Is a way of associating a function/method to Foo but apart from the method syntax and namespacing this allows, you can read impl<params> TypeExpr { ... } as the impl parameters being added to every function inside the block, and Self being introduced as an abbreviation for TypeExpr. As such, we can translate:

impl<'a, T> Foo<'a, T> {
    fn get_data(&'a mut self) -> &'a T { .... }
}

into

impl<'a, T> Foo<'a, T> {
    fn get_data(self: &'a mut Self) -> &'a T { .... }
}

into

fn get_data<'a, T>(self: &'a mut Foo<'a, T>) -> &'a T { .... }

(although the last one is not quite 100% legal Rust syntax anymore since you can’t name a function argument self)

Now for such a function, the parameters are interpreted as being universally quantified, so you read:

For all types T and for all lifetimes 'a, the function get_data can accept an argument of type &'a mut Foo<'a, T> and this function application produces a result of type &'a T.

This restricts the type of what can be passed to get_data to mutable references to Foo where the lifetime of the reference is the same as the lifetime parameter of Foo.

In your example this has the effect that two calls to get_data would need two mutable references with the same lifetime (the lifetime being equal to the lifetime parameter of the Foo), i.e. this would need two mutable references to the Foo value to exist/be alive at the same time.

1 Like

Did you intend this struct to be a temporary view of the data, permanently locked to the scope it's been created in?

It's a very rare case, with lots of complex limitations. In almost every situation it's a novice mistake to use references inside structs.

If you want to store data "by reference", use Box<T>. If you want to have structs that share the same data by reference, use Arc<T> (read-only) or Arc<Mutex<T>> (read-write).

Rust's temporary borrows (&) are not for storing data.

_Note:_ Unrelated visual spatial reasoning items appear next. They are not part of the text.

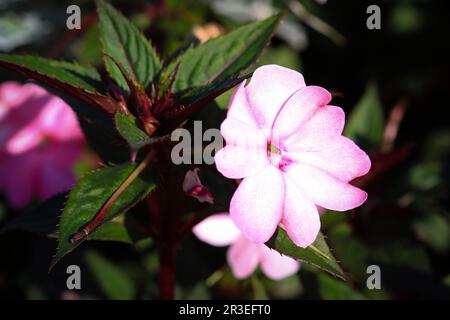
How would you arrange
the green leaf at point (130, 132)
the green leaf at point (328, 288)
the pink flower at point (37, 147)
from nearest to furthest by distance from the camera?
the green leaf at point (130, 132)
the green leaf at point (328, 288)
the pink flower at point (37, 147)

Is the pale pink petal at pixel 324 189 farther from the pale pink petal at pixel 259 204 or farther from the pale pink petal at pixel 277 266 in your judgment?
the pale pink petal at pixel 277 266

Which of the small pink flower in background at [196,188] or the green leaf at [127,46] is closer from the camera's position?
the small pink flower in background at [196,188]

Hi Chee, your particular example is covered in Misconception #5 from Common Rust Lifetime Misconceptions. To quote the article:

If we have some struct generic over 'a we almost never want to write a method with a &'a mut self receiver. What we're communicating to Rust is "this method will mutably borrow the struct for the entirety of the struct's lifetime" . In practice this means Rust's borrow checker will only allow at most one call to some_method before the struct becomes permanently mutably borrowed and thus unusable. The use-cases for this are extremely rare but the code above is very easy for confused beginners to write and it compiles. The fix is to not add unnecessary explicit lifetime annotations and let Rust's lifetime elision rules handle it.

If you're new to Rust and find lifetimes confusing I recommend you read the whole article I think you'll find it very helpful!